简短任务:
请把下面这篇讨论用urllib2打开网址的帖子里的这句话译成英文:"正如@Donal所说,网址需要用一种叫做Punycode的方式进行编码。"

*** 节选 ***

使用urllib2打开波斯网址域名
我正在尝试用 urllib2.urlopen 打开一个网址:http://الاعلي-للاتصالات.قطر/ar/news-events/event/future-internet-privacy,但总是报错。
类似的情况也发生在 http://الاعلي-للاتصالات.قطر/ar 这个网址上……其他一些页面(比如中文的)可以正常打开。
有没有什么建议可以帮我找到打开这些网址的正确方法?
urllib2.urlopen("http://الاعلي-للاتصالات.قطر/ar/news-events/event/future-internet-privacy").read()
urllib2.urlopen('http://الاعلي-للاتصالات.قطر').read()
[编辑]
错误信息是:
Traceback (most recent call last):
File "<stdin>", line 1, in <module>
File "/usr/lib/python2.6/urllib2.py", line 126, in urlopen
return _opener.open(url, data, timeout)
File "/usr/lib/python2.6/urllib2.py", line 391, in open
response = self._open(req, data)
File "/usr/lib/python2.6/urllib2.py", line 409, in _open
'_open', req)
File "/usr/lib/python2.6/urllib2.py", line 369, in _call_chain
result = func(*args)
File "/usr/lib/python2.6/urllib2.py", line 1170, in http_open
return self.do_open(httplib.HTTPConnection, req)
File "/usr/lib/python2.6/urllib2.py", line 1142, in do_open
h.request(req.get_method(), req.get_selector(), req.data, headers)
File "/usr/lib/python2.6/httplib.py", line 914, in request
self._send_request(method, url, body, headers)
File "/usr/lib/python2.6/httplib.py", line 951, in _send_request
self.endheaders()
File "/usr/lib/python2.6/httplib.py", line 908, in endheaders
self._send_output()
File "/usr/lib/python2.6/httplib.py", line 780, in _send_output
self.send(msg)
File "/usr/lib/python2.6/httplib.py", line 759, in send
self.sock.sendall(str)
我也试过用 u'http://الاعلي-للاتصالات.قطر'.encode('utf-8'),但是这个网址也打不开。
1 个回答
8
正如@Donal所说,网址需要用一种叫做Punycode的方式进行编码。幸运的是,Python已经包含了这个功能。下面是一段示例的Python代码:
domain = "الاعلي-للاتصالات.قطر"
domain_unicode = unicode(domain, "utf8")
domain_idna = domain_unicode.encode("idna")
urllib2.urlopen("http://" + domain_idna).read()
希望这对你有帮助。

*** 条目列表 ***

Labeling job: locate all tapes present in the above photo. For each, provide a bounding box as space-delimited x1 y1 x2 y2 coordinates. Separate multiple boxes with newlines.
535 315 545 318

***
*** 条目列表 ***

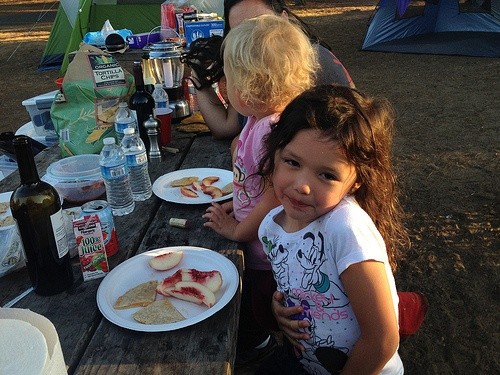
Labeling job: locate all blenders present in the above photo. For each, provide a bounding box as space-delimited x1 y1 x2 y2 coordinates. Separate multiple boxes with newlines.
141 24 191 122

***
*** 条目列表 ***

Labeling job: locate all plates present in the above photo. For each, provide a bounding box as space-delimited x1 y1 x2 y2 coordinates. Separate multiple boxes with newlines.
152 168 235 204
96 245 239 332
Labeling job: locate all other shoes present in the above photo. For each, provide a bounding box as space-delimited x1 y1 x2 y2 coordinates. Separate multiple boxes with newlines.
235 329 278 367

***

参考答案:
As @Donal said, the URL needs to be encoded using a method called Punycode.